Start at the line below containing "- Setting of study" and stop at the line containing "- Psychology of research participants". Repeat every line of that stretch exactly, and nothing outside it.

+++ Extracted entries +++

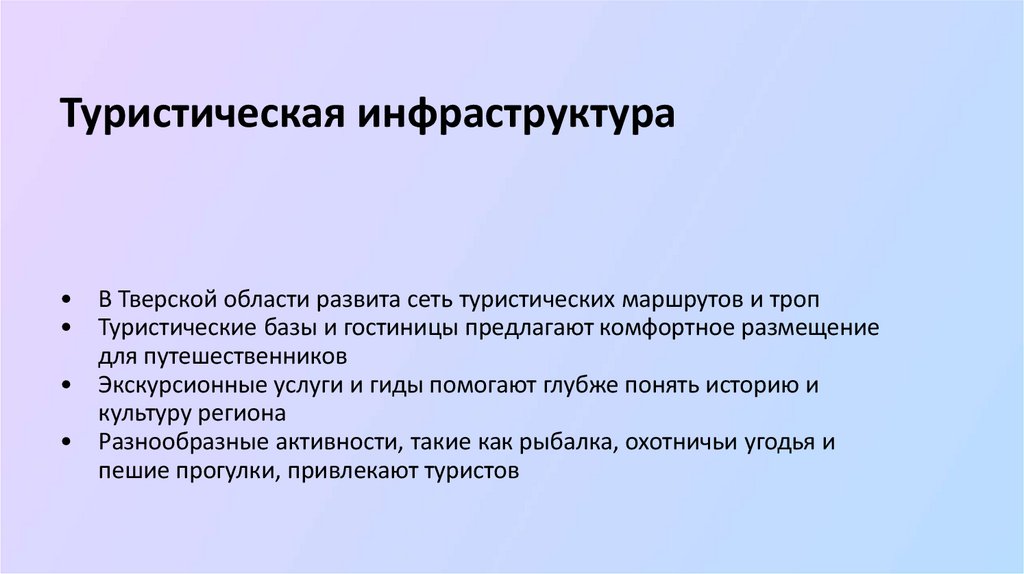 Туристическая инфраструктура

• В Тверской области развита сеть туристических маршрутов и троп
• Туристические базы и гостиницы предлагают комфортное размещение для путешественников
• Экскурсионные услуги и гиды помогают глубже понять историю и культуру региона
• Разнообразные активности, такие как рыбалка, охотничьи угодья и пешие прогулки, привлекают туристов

+++
+++ Extracted entries +++

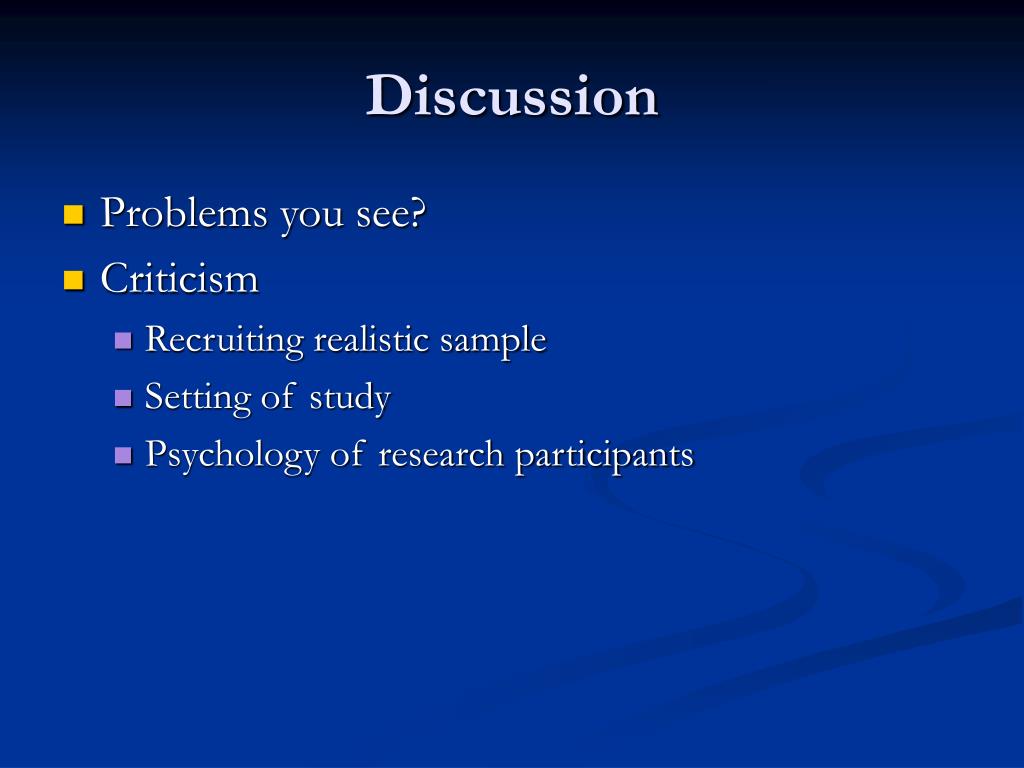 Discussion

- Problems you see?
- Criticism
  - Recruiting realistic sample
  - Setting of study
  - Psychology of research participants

+++

# Expected output
  - Setting of study
  - Psychology of research participants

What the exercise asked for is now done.